After the marriage by proxy celebrated in Florence in October, the royal wedding between the King of France Henry IV and Maria de ‘Medici was held on 17 December 1600 in the cathedral of Lyon. Maria wore a magnificent and elegant white velvet dress with a purple cloak.
Certainly, there was not the same pomp as shown in Florence, when there were celebrations for 10 days and banquets with 69 courses, sugar statues carved by the court sculptors and a scenography to leave you speechless.
After all, she was the rich one. Marrying her was the solution to the dynastic and financial worries of the newly divorced king of France. Maria de ‘Medici was the granddaughter of the Germanic Roman emperor Ferdinand I, allowing her to ensure a royal lineage in France. In addition, Maria brought a dowry of 600,000 golden scudi and the possibility of cancelling the debt contracted by France with the Medici bank.

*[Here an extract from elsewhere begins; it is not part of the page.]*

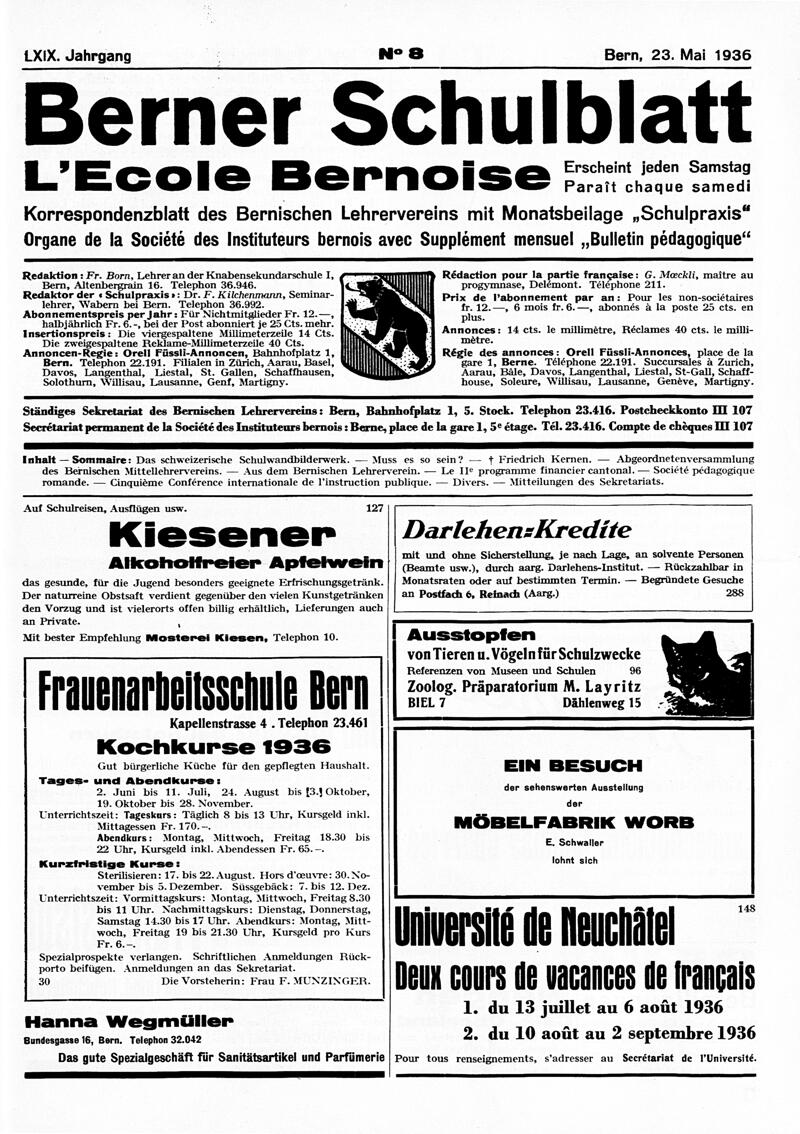 Buchumschlag - Heft 8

The queen was soon pregnant and she gave birth to her first child on 27 September 1601, much to the delight of the king and the kingdom, that had been waiting for the birth of a boy for more than forty years. From the union, albeit stormy for the numerous infidelities of the king, 6 children were born. The first, Louis, became king of France, the second, Elizabeth, queen of Spain.

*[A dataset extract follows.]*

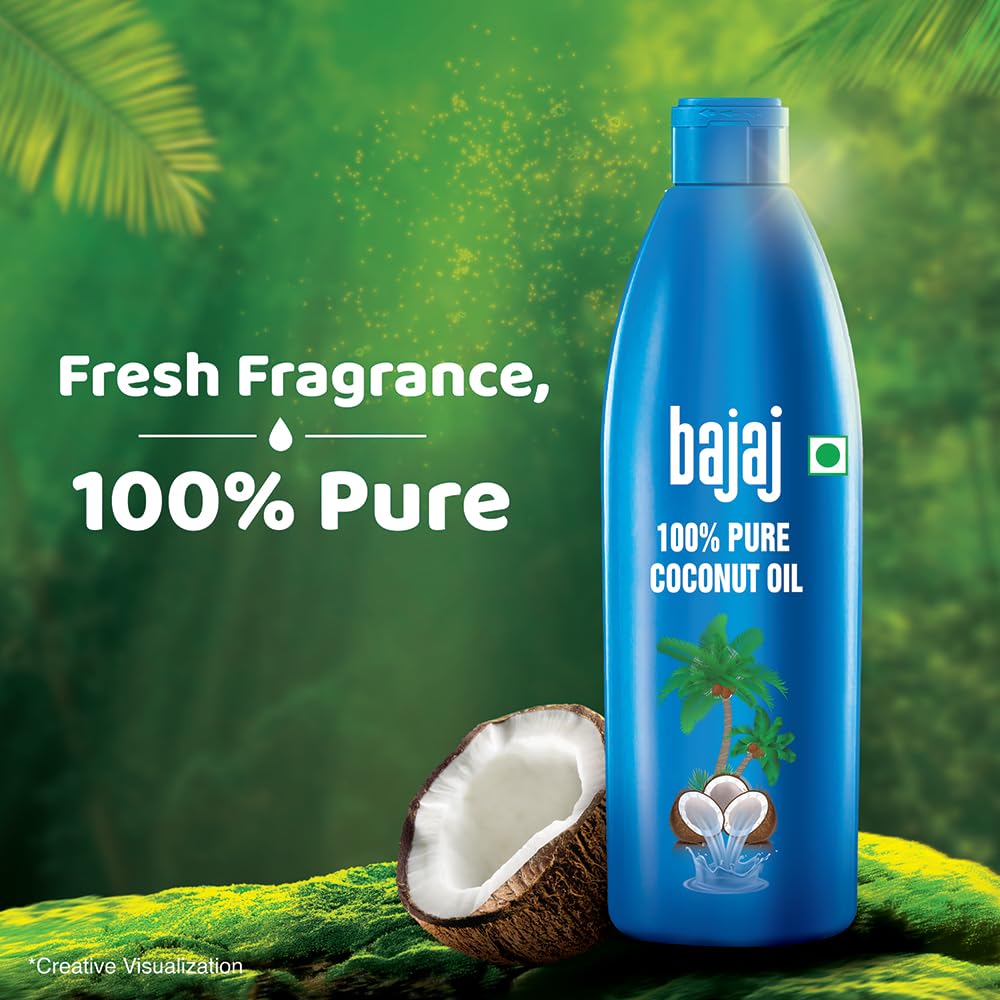 Bajaj 100% Pure Coconut Oil 300ml – view 3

The French environment, however, was very hostile to the Florentine queen, and after fierce conflicts with Cardinal Richelieu, who had been her protégé, Maria definitively had to leave the French court.
She died in Cologne in 1642, perhaps in the home of her favourite painter, Rubens, who she had entrusted to produce a cycle of twenty-four very large canvases in two years. He managed to finish them in time for the marriage of her daughter Henrietta Maria to King Charles I of England.

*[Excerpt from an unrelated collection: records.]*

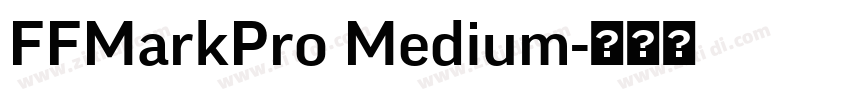 FFMarkPro Medium字体转换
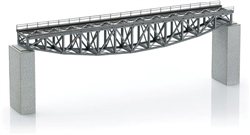 Marklin 89758 Z Fish Belly Steel Bridge w/ Abutments Laser-Cut Card Kit 8-5/8 x 1-1/8 x 1-1/8" 22 x 2.8 x 2.9cm 441-89758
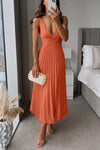 Hestara - Elegant Sleeveless V-Neck Dress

Twenty-one paintings represent the Glories and struggles of Maria de ‘Medici, the remaining three are portraits of her and her parents. They are real masterpieces also thanks to the cultural and political sensibility of Rubens who, in deciding the subjects, had to be careful while glorifying Mary not to hurt the susceptibility of other French and European VIPs.
Twenty-four canvases that now enrich the Louvre.
Perhaps Maria would have deserved a better memory than the simple fountain named after her. A very little thing compared to the Luxembourg palace next door, which she built (now is the seat of the French Senate), and which she also adorned, as a good Medicis, with many others paintings that are now in major museums.